Marx and the Malthusian system

Rakesh Bhandari bhandari at phoenix.Princeton.EDU
Sun Aug 16 13:24:15 PDT 1998



>
> I believe that Marx (i) didn't like Malthus, and explicitly rejected
> Malthusian arguments; but (ii) nevertheless retained large components of
> the Malthusian system and its conclusions in his mind as a poorly-digested
> lump of ideas and concepts...
> Brad DeLong

In his The Dilemmas of Laissez Faire Population Policy in Capitalist Societies: When the Invisible Hand Controls Population (as all Linder's invaluable Greenwood books, this one sells for well over $50), Marc Linder takes up this question in the chapter "Was Marx a Cyrpto Malthusian:

"It was not the case that Marx believed that small proletarian families would eliminate capitalist proverty or the proletariat for that matter; nor washe of the opinion that the correctness of Malthus's population theory and the availability of contraceptive methods had to be withheld from the working class lest its class consciousness be jeopardized.

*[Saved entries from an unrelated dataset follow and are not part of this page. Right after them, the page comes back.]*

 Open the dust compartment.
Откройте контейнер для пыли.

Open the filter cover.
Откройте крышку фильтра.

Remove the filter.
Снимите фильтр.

On the contrrary: the whole thrust of Marx's theory of the industrial reserve army was that the process of capital accumulation was relatively immune to the problem of 'natural' underpopulation because it had its own methods for creating surplus labor, which reinstated the proletarian condition regardless of the size of working class familiies."

At the same time, Linder recognizes confusions and problems in Marx's population theory, e.g., "A contentious theoretical question arises here as towhether Marx's alleged proclivity to take population growth for granted fatally undermines his claim that the processes sustaining the capitalist reserve army of the unemployed operate indepedently of absolute increases in population."

And he considers the charge that "Marx was committed to an 'implicit Malthusian theory of population,' which blinded him to the 'fact of mass progress..[which]made men rethinkthe calculus of having children' by means of a non Malthusian check on the birth rate."

And in full agreement with Brad and Barkley, David Harvey has written, as quoted by Linder: "When it comes to features promoting a high rate of birth (early age marriages, rising birth rates, etc) Marx does not read very differently from Malthus...Marx seems to be trapped in the same general swamp of ignorance with respect to the process of reproduction of labor power as were his contemporaries."

best, rakesh

ps a couple of works on demography intended for general discussion recently published include WW Rostow, THe Great Population Spike and Michael Teitelbaum A Question of Numbers.